三上寛さんの本

次に掘り出し物だった本は、三上寛さんの「北津軽郡東京村(1976年・津軽書房)」でした。三上さんの名前は、フォークミュージックをよく知る世代の方々なら知っているかもしれません。青森県小泊村の出身で高校時代から作詩やギターをはじめて、高校を卒業後警察学校を半年で中退後に上京、さまざまな職業を経て歌手デビュー。私もNHKーBSの番組でその歌で聞きましたが、迫力のある歌声の中にもなにかホロリとさせるものを感じました。本の内容もその歌と同じように、今以上に多くの文化芸術が混濁していた70年代を真っ向から見つめて、自分流に激しく語り訴える。
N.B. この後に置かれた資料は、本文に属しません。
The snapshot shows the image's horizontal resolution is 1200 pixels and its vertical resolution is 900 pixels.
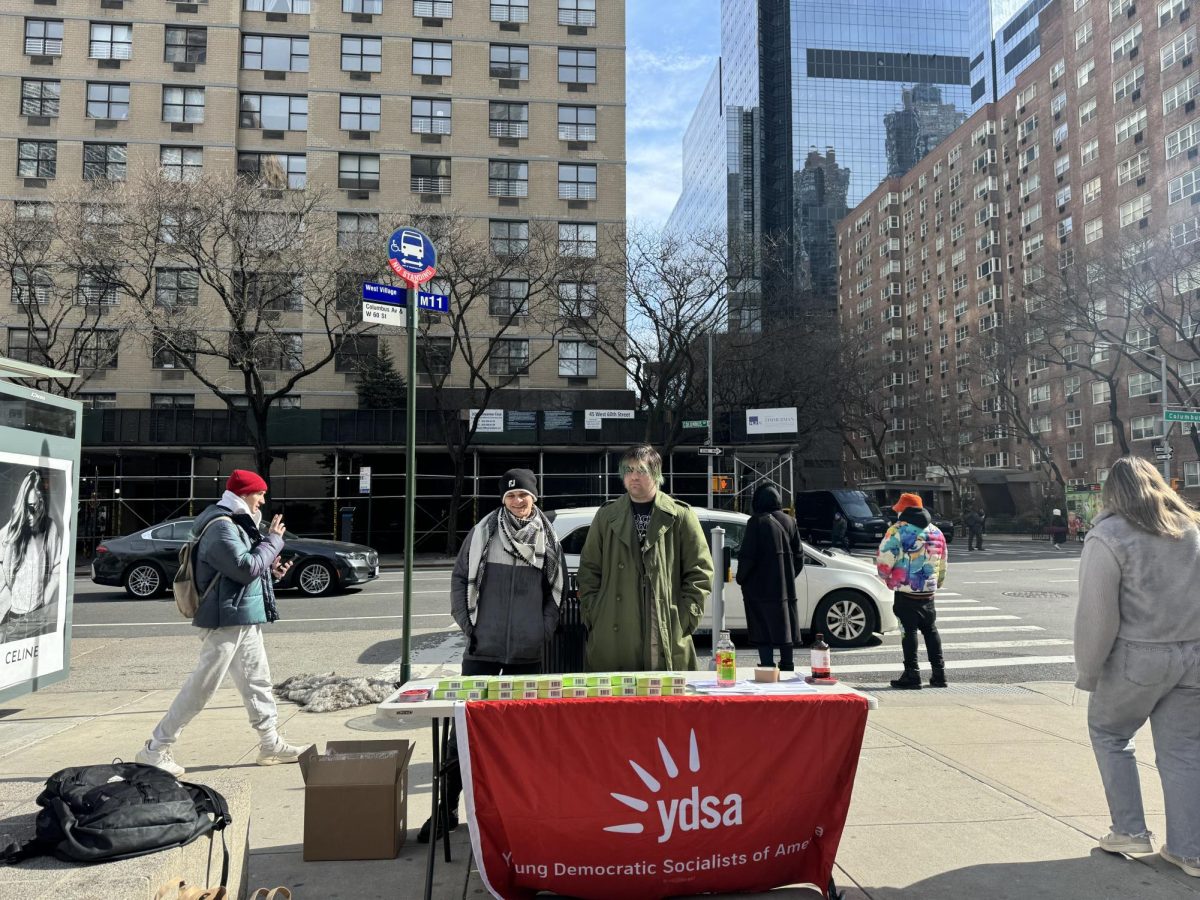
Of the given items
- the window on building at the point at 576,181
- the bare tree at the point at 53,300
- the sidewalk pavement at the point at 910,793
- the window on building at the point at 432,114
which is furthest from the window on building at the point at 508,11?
the sidewalk pavement at the point at 910,793

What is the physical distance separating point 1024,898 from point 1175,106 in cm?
5976

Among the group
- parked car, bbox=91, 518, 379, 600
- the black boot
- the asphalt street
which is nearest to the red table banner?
the black boot

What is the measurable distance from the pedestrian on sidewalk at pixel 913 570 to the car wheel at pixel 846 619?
243cm

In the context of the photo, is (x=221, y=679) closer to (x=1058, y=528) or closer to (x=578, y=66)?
(x=1058, y=528)

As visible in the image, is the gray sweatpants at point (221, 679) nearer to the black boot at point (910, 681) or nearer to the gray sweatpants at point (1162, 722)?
the gray sweatpants at point (1162, 722)

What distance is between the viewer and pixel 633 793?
10.6 feet

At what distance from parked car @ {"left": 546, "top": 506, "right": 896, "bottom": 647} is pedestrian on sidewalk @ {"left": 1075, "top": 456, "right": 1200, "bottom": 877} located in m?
6.36

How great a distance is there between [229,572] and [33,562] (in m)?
2.81

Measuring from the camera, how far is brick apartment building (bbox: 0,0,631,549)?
36219mm

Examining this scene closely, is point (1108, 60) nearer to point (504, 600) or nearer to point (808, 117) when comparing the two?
point (808, 117)

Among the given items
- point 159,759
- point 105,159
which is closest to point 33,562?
point 159,759

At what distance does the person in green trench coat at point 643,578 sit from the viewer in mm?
4461

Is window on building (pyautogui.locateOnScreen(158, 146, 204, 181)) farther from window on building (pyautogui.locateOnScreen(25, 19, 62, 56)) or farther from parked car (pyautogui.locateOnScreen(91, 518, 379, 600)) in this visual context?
parked car (pyautogui.locateOnScreen(91, 518, 379, 600))

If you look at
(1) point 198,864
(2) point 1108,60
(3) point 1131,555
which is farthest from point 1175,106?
(1) point 198,864
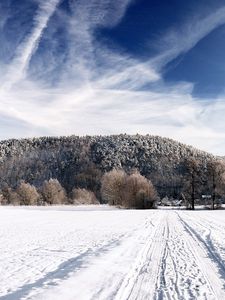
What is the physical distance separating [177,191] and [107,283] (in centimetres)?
17548

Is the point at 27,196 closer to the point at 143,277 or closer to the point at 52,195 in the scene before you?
the point at 52,195

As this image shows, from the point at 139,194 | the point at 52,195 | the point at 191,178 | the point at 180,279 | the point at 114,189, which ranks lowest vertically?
the point at 180,279

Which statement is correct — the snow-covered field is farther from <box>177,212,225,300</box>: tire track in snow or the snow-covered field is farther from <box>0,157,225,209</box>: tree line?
<box>0,157,225,209</box>: tree line

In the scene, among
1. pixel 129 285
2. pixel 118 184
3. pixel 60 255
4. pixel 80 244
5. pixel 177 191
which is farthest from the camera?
pixel 177 191

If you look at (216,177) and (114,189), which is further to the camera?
(114,189)

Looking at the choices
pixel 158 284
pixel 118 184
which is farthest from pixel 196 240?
pixel 118 184

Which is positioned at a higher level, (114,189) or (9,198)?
(114,189)

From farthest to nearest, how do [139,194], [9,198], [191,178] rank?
1. [9,198]
2. [139,194]
3. [191,178]

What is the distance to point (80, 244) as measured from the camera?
16.1 meters

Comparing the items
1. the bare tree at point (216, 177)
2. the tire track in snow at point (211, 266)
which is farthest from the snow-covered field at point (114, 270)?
the bare tree at point (216, 177)

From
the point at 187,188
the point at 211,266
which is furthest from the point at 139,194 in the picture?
the point at 211,266

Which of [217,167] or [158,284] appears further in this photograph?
[217,167]

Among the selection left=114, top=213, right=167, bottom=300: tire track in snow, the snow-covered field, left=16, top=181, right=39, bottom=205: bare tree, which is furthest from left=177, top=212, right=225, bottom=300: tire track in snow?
left=16, top=181, right=39, bottom=205: bare tree

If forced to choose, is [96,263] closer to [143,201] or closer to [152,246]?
[152,246]
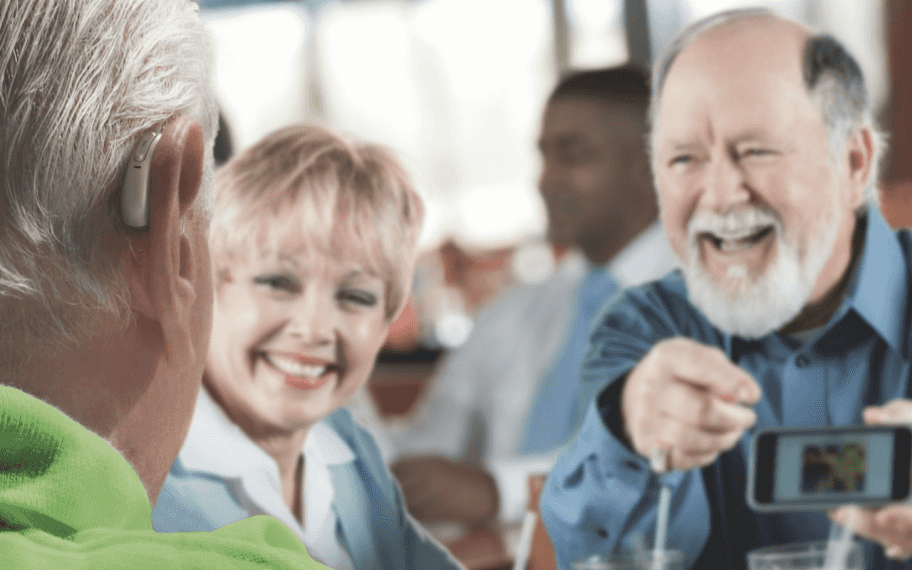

でも押しつけがましいものは一切なく「地に足がついている」物言いが時代を越えて、「つぶやく」ことしかできない現代に生きる人間にも大いに共感させてくれる。故郷と東京を心の中で往復させながら想い歌う。そこに自己を確立させていく。これが歌手というものなのかと圧倒されるばかりでした。五木寛之さんと「愚連隊と青春」について語った対談や、ビートルズの思い出などもありました。この本を読み終えた後にTBSラジオの「永六輔の誰かとどこかで」を聴いていたら、三上寛さんの話をしていました。その中身とは、小泊村から五所川原の高校に通いはじめて初めて信号を見た、そのおかげで青森に出ても、そして東京に出ても信号に驚かずに済んだ。五所川原と青森、2つの「都会」を経由して大都会へ。だからこそ「北津軽郡東京村」という題名に「三上寛の世界」を合わせたのでしょうか。